Remnants of the dead woman worked their way into every surface as the car rumbled over uneven tarmac. The tumbling, rolling motion helped to embed the very crumbs of Jean Ellis deep into shoes and coats and bags, where she could cling unseen.
Even in death Jean could cleave to the daughter she’d coveted. In this powdered state she could nestle against Elaine’s skin, work under her fingernails and linger in the air that she would breathe. Jean had become an ethereal cloud, which no one could escape.
When the car drew to a halt Jean settled for a moment, a dust storm in waiting. At the eye of that storm a burdened soul smouldered.
Elaine knew none of this as she negotiated the lanes, diligently following the signs to Hallow’s End and looking out for the fork in the road that would lead to the cottage she had rented. Just past the village she took the right fork, as instructed on the booking confirmation, and within a hundred yards saw a cottage which matched the photograph from the website. Sure enough, the sign on the gate read ‘Meadowfoot Cottage’ and Elaine knew she had found the right place. A gravelled pull-in formed the parking space and she pulled up there. Once out of the driving seat she stretched her stiffened limbs and walked to the back of the car. A girl had emerged from the cottage next door and was walking towards her. ‘Miriam says I’ve got to help you with your bags’ she said.
Elaine smiled at her and opened the boot. She was forced to watch, helpless and appalled, as a gust of wind seized the remains of her mother and delivered them into the unsuspecting face of the teenager who was waiting to her side.
‘What the hell was that?’ the girl demanded, spitting. She wiped at her dusty skin with the sleeve of her hoodie.
Elaine quickly pulled a coat over the urn, trying to ignore the grime that sugared the fabric, ‘I’m so sorry, I’ve been having some building work done, I had a bag of plaster in here and some must have spilled.’ She had to think quickly. The confabulation was in lieu of the truth; she could hardly tell the girl she’d just received a face full of cremains. Mortified, she told the girl to go inside and clean herself up, she would unload her own bags.
The girl scowled and sloped off towards the neighbouring cottage, unknowingly patting clouds of dead woman from her clothes.
‘If that had been anyone else but you, Mother, it might have had a funny side,’ Elaine muttered as she shook out her coat and dusted off her luggage. She wondered how appropriate it would be to sweep one’s parent into a dustpan?
‘I should have had you buried, even you couldn’t have got out of a coffin.’ She scooped what she could back into the green plastic urn and screwed on the lid.
She groped around the boot for a bag, which she could wrap round the urn to stop it disgorging its contents again. When she had finally enclosed Jean inside a Tesco’s carrier she felt a flush of guilt. ‘Sorry Mum, but you never could resist embarrassing me. That poor girl! And I know you hated Tesco, but this will have to do.’
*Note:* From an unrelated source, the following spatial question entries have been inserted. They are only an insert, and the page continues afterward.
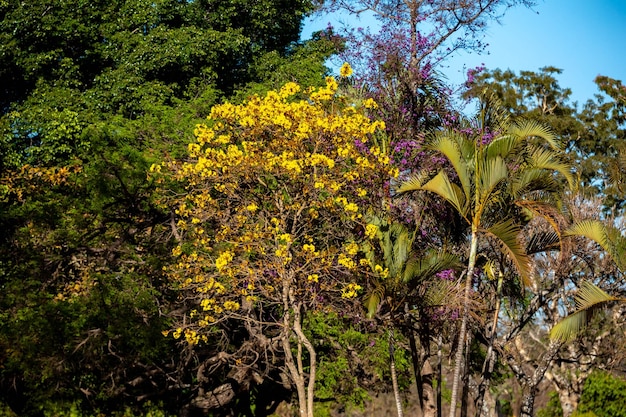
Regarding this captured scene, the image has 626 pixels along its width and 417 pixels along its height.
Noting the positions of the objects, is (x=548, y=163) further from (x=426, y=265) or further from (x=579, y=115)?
(x=579, y=115)

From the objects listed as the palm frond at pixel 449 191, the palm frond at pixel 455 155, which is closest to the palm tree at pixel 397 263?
the palm frond at pixel 449 191

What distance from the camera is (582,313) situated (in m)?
12.0

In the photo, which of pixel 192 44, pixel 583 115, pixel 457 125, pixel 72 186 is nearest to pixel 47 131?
pixel 72 186

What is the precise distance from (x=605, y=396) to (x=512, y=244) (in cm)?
898

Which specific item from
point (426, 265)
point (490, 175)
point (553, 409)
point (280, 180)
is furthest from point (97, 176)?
point (553, 409)

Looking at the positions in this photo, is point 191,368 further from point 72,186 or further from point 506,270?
point 506,270

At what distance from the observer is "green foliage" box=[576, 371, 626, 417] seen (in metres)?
18.4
To her continuing shame her muttering was interrupted by a small cough, forcing her to turn around and face a cheery looking, apple-cheeked woman who had been standing behind her for God knows how long. ‘Hi.’ Elaine said, acutely aware of the blush that had crept across her own cheeks.
The woman took a long appraising look at both Elaine and her car, ‘You must be Miss Ellis, welcome to Hallow’s End.
To purchase this wonderful book please head over to the link below:
About The Author
Ann lives in Devon in a small house just a pebble’s throw from the beach. She shares her home with her husband and a small white dog, both occasionally allow her to be inattentive to them so that she can write. Her many skills include an unparalleled ability to consume coffee and the gift of being able to kill houseplants by merely admiring them. In addition to that she is a great proponent of the Miss Havisham method of housekeeping, which includes regarding cobwebs and dust as nature’s ornaments. Her debut novel The Lost Child will be published by Carina UK on 19/5/2015.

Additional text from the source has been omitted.